— EXERCISE OBJECTIVE —
Give only the lines from the one containing "common name: plains zebra" through the end of the material below, exactly as written.

— DATA FOR ANALYSIS —
━━━━━━━━━━━━━━━━
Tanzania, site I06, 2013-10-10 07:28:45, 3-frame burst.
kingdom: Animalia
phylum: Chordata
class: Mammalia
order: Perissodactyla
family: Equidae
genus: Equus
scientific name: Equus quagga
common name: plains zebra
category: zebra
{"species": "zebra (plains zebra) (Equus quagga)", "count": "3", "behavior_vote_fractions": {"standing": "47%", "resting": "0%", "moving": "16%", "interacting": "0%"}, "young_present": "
━━━━━━━━━━━━━━━━
— ANSWER SPACE —
common name: plains zebra
category: zebra
{"species": "zebra (plains zebra) (Equus quagga)", "count": "3", "behavior_vote_fractions": {"standing": "47%", "resting": "0%", "moving": "16%", "interacting": "0%"}, "young_present": "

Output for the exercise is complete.